## TAREFAS SOLICITADAS
A. Reproduza sem nenhuma alteração o trecho da entrevista sobre livros de ensino religioso que vai de "Por que, então, o" até "de religião pregam?".
B. Continue a entrevista sobre livros de ensino religioso a partir do ponto em que ela termina.

## TEXTO APRESENTADO
Por que, então, o MEC não define o que pode entrar nos livros de ensino
religioso e os parâmetros curriculares?
ISTOÉ -
O que os livros
didáticos de religião pregam?
DEBORA DINIZ -
Avaliamos 25 livros didáticos de
editoras religiosas e das que têm os maiores números de obras aprovadas pelo
MEC para outras disciplinas. Expressões e valores cristãos estão presentes em
65% deles. Expressões da diversidade cultural e religiosa brasileira, como
religiões indígenas ou afro-brasileiras, não alcançam 5%. Muitas tratam
questões como a homofobia e a discriminação contra crianças deficientes de uma
maneira que, se fossem submetidas ao crivo do MEC, seriam reprovadas. A retórica sobre os deficientes é a pior possível. A
representação simbólica é de quem é curado, alguém que é objeto da piedade, que
deixa de ser leproso e de ser cego. É a do cadeirante dizendo obrigado, num
lugar de subalternidade.
ISTOÉ -
A submissão ao sagrado
é estimulada?
DEBORA DINIZ -
É uma submissão ao sagrado, à
confessionalidade. Mas a confessionalidade não se confunde com o sagrado. O
sentido do sagrado pode ser explicado. No caso do “Alcorão”, é possível
explicar que a escrita tem relação com a história do islamismo. Não precisamos
de livros que violem o sagrado, que digam que Maria não era virgem. Mas eles
não precisam se submeter à confessionalidade, dizer que há só uma verdade.
ISTOÉ -
Há um estímulo ao
preconceito e à intolerância nos livros?
DEBORA DINIZ -
Sem dúvida. Há a expressão da
intolerância à diversidade – das pessoas com deficiência, da diversidade sexual
e religiosa, das minorias étnicas. Há, também, uma certa ironia com as
religiões neopentecostais.
ISTOÉ -
A ideia da supremacia
moral dos que têm religião é defendida?
DEBORA DINIZ -
É. Há equívocos históricos e
filosóficos, como a associação de Nietzsche ao nazismo. As pessoas sem Deus são
representadas como uma ameaça à própria ideia do humanismo. É muito grave a
representação dos ateus. Isso pode gerar desconforto entre as crianças cujas
famílias não professem nenhuma religião. Já que, nos livros, elas estão
representadas como aquelas que mataram Deus e associadas simbolicamente a
coisas terríveis, como o nazismo.
ISTOÉ -
As aulas facultativas
podem se tornar uma armadilha?
DEBORA DINIZ -
Sem dúvida. A criança terá de
explicar suas crenças, o que deveria ser matéria de ética privada. Pior: ao
sair da aula com um livro como esse, as crianças talvez tenham de explicar por
que não têm Deus.
ISTOÉ -
Não há reflexões
históricas sobre o significado das religiões?

## DADOS REGISTRADOS
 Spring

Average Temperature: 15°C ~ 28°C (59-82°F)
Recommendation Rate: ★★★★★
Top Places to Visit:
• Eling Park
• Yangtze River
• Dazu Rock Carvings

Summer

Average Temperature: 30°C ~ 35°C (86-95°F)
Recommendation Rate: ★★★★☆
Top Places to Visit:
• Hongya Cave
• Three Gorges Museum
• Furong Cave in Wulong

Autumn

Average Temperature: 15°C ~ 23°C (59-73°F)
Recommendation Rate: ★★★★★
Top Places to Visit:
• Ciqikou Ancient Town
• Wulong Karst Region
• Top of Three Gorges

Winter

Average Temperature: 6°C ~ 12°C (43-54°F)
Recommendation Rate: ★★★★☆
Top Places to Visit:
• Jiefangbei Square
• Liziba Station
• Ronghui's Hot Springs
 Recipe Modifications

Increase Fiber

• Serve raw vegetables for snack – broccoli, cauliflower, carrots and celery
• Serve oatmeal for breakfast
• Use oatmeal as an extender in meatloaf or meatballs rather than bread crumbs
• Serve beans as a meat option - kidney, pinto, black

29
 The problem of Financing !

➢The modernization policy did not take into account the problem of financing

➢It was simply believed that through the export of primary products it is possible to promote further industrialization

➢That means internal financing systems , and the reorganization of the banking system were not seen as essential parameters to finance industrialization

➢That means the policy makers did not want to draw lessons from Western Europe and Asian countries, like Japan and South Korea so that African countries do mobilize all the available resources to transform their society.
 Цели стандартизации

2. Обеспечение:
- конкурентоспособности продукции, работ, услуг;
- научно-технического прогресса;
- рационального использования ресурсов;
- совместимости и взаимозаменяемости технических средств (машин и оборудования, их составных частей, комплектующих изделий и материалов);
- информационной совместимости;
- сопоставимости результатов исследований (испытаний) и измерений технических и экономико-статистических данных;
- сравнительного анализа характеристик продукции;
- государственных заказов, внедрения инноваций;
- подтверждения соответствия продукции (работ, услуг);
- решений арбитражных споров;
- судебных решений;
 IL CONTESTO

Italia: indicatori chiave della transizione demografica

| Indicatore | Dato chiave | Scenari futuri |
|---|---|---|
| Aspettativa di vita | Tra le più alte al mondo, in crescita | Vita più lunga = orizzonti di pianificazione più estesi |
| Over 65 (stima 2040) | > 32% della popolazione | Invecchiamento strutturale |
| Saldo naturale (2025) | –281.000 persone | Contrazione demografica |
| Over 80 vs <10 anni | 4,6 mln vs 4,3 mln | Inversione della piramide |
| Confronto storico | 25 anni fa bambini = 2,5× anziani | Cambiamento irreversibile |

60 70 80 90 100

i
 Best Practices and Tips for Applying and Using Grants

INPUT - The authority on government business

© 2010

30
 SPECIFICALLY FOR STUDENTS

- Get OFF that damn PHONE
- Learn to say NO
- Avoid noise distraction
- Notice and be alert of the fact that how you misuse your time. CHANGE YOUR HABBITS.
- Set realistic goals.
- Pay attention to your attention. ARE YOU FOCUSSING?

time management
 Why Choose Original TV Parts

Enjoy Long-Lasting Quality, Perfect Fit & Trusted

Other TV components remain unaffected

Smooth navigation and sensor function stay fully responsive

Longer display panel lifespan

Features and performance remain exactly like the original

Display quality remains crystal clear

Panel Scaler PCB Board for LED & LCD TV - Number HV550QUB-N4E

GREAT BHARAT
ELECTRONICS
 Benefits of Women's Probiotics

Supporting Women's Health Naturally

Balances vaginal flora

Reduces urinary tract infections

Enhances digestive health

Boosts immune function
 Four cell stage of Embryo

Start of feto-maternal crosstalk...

## CONJUNTO DE RESPOSTAS
A.
Por que, então, o MEC não define o que pode entrar nos livros de ensino
religioso e os parâmetros curriculares?
ISTOÉ -
O que os livros
didáticos de religião pregam?

B.
DEBORA DINIZ -
Nenhuma. Há uma enorme
dificuldade de nominar as comunidades indígenas como possível religião. Elas
possuem tradições e práticas religiosas ou magia. No caso das afro-brasileiras,
também se fala em tradição.
ISTOÉ -
O que levou o Estado a
proteger o ensino religioso na Constituição?
DEBORA DINIZ -
Foi uma concessão a comunidades
religiosas numa disputa sobre o lugar de Deus e da religiosidade na
Constituição. A religião foi mantida no que caracterizaria a vida
boa e a formação da cidadania. Isso é um equívoco. A religião pode ser
protegida pelo Estado, mas não no espaço de promoção da cidadania que é a
escola.
ISTOÉ -
O ensino religioso está
ganhando ou perdendo espaço no mundo?
DEBORA DINIZ -
Essa é uma controvérsia
permanente. Nos Estados Unidos, um país bastante religioso, não está na escola
pública. Na França, o país mais laico do mundo, também não. Exceto na região da
Alsácia-Mosele. Na Bélgica e no Reino Unido está. Esses países hoje enfrentam
com muita delicadeza a islamização de suas sociedades. Na Alemanha, grupos
islâmicos já começaram a exigir o ensino de sua religião nas escolas públicas.
ISTOÉ -
Mas na França também há
o outro lado, de proibirem vestimentas...
DEBORA DINIZ -
Esse é o paradoxo que a França
enfrenta neste momento, sobre como respeitar o modelo da neutralidade. A lei do
país proíbe símbolos religiosos ostensivos nas escolas públicas – cruz grande,
solidéu, véu. O que o outro lado vai dizer? Que isso viola um princípio
fundamental, que é a expressão das crenças individuais esta no próprio corpo.
ISTOÉ -
Quais são os desafios
do ensino religioso no Brasil?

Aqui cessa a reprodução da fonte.